>> Begin Source excerpt

I was just fishing here. My offer of “high quality attention” was real, but was also more “hippy talk” (if that is her thing). No big deal, and I was happy to walk away… but I left the door open.
She responded quickly:
HER: I can still meet, just not romantically?
Hmmm. What does that mean… with the “?” at the end, like she isn’t even sure what she’s saying. A shit test? I didn’t know. I doubled down:
NASH: Well… this whole thing started with my confession that I think you’re an attractive girl
NASH: But I can behave myself for a cup of tea.
That ^ is not hyper sexual, but I’m not hiding my dick either. No “pretending to be friends.” I was working with what I had in front of me.
Losers get friendzoned. Men get rejected.
— tddaygame (@tddaygame) August 1, 2017
Really like this ^ from TDdaygame, it’s a great line. I am happy to get rejected, but I have no interest in falling into the friendzone. I think I had shown that in my response.
I had a plan in mind that would fit my schedule, so I continued to lead:
NASH: Do you have a normal 9-5 schedule?
HER: Nope!
HER: If you’re around XYZ neighborhood area let me know!
Solid responses from her. But what to make of this girl?
I had a couple of red flags. And it felt like she had tried to push us into the friendzone earlier. But here she is, leaning forward. And these messages were coming quickly. She was encouraging me. And she is telling me roughly where she lives, which is not something a girl will do if she is trying to get rid of you.

>> End Source excerpt
>> Begin Information supplied

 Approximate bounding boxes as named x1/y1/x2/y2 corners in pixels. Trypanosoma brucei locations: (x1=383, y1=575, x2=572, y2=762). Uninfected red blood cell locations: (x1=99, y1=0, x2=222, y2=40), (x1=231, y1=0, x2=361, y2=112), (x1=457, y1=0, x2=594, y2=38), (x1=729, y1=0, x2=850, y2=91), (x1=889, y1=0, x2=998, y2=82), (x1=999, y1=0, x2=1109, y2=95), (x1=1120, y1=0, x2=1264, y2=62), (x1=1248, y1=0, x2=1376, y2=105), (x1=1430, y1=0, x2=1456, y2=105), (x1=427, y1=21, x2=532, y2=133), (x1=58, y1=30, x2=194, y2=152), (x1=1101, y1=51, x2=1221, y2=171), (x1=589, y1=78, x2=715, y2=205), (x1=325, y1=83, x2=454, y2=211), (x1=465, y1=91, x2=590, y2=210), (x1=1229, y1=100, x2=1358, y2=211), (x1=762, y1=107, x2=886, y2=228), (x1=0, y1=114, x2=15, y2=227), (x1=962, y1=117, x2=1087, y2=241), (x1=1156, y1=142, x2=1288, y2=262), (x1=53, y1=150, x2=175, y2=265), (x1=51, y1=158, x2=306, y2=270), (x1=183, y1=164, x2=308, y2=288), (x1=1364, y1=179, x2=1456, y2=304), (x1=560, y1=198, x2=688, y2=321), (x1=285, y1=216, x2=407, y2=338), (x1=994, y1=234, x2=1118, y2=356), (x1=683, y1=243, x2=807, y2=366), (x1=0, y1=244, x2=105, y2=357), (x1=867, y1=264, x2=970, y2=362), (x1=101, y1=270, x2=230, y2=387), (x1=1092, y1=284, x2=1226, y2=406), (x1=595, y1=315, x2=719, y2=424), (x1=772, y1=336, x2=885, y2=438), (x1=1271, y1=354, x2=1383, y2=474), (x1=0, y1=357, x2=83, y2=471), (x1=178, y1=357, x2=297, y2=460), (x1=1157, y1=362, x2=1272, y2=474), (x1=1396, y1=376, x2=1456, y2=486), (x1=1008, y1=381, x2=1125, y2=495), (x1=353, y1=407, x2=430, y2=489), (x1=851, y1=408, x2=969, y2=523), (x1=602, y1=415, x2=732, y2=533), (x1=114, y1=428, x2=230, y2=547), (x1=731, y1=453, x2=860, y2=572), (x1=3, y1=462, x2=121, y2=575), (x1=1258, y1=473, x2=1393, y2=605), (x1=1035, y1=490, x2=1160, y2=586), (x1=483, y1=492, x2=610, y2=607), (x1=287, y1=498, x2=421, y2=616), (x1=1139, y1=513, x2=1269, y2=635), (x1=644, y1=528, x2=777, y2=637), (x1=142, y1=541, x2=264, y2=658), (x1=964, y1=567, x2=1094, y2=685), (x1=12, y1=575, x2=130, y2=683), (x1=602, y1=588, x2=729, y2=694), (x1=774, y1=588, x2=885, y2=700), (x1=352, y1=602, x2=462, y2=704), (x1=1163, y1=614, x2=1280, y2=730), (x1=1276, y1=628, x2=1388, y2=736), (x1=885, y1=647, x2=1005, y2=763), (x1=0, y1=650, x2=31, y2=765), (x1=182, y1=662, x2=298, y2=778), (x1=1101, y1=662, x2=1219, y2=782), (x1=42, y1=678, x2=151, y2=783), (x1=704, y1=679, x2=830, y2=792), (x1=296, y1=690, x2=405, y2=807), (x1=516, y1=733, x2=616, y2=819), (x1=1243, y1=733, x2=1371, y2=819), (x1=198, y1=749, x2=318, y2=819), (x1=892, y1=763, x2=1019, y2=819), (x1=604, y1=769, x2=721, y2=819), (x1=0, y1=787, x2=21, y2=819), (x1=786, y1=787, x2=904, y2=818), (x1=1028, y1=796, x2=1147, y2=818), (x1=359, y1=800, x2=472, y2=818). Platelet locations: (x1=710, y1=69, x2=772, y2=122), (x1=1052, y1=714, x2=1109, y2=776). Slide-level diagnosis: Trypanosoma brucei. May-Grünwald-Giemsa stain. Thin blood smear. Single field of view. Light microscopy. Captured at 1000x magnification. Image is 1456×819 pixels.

>> End Information supplied

*Set tasks*:
a) Answer each question from the text-message account, one answer per line, marked to match.
(i) How does she reply when asked whether she has a normal 9-5 schedule?
(ii) According to the quoted line from TDdaygame, what happens to losers?
(iii) What date accompanies the TDdaygame post?
b) Pick up the text-message account after its final sentence and carry it forward in the same first-person voice.

*The replies*:
a)
(i) She replies "Nope!"
(ii) Losers get friendzoned.
(iii) August 1, 2017.

b)
I took these comment as more encouragement and I went back to leading:
NASH: I am camping this weekend…
NASH But what about Friday afternoon?
NASH: I have an appointment at 11, but after I’m done…
NASH: Come with me for lunch in XYZ city.
I had a “maybe” girl on the line. I wasn’t acting needy. I felt like I had passed some tests, and that she had recognized I had passed them and was giving me some room to work. Perhaps this was moving in the right direction?
HER: That may work, I don’t know how to drive though
NASH: In that case ^, I won’t let you behind the wheel. : ]
NASH: How about I text you when my meeting is over, then I’ll come through and pick you up.
HER: Sure
“Sure.”
I never like that response. I don’t want to read too deeply into something like that, but that could be another small red flag for this story.
And it was another odd comment. She is a grown woman, with perfect English (she’s not a foreigner). It’s odd that she doesn’t know how to drive. Very odd for California. But my plan was to pick her up. And that last comment had a hint of cuteness to it (or so I felt at the time). I thought, perhaps, I had her softened her up a bit. And it sounded like we had a date, after all.
The morning of our date, I got this:
HER: When were you thinking?
HER: I realise I may have a meeting with my lawyer thought I’m not sure if he will cancel last minute.
HER: I can do later after the meeting 2/3.
HER: Let me know and thanks for organizing.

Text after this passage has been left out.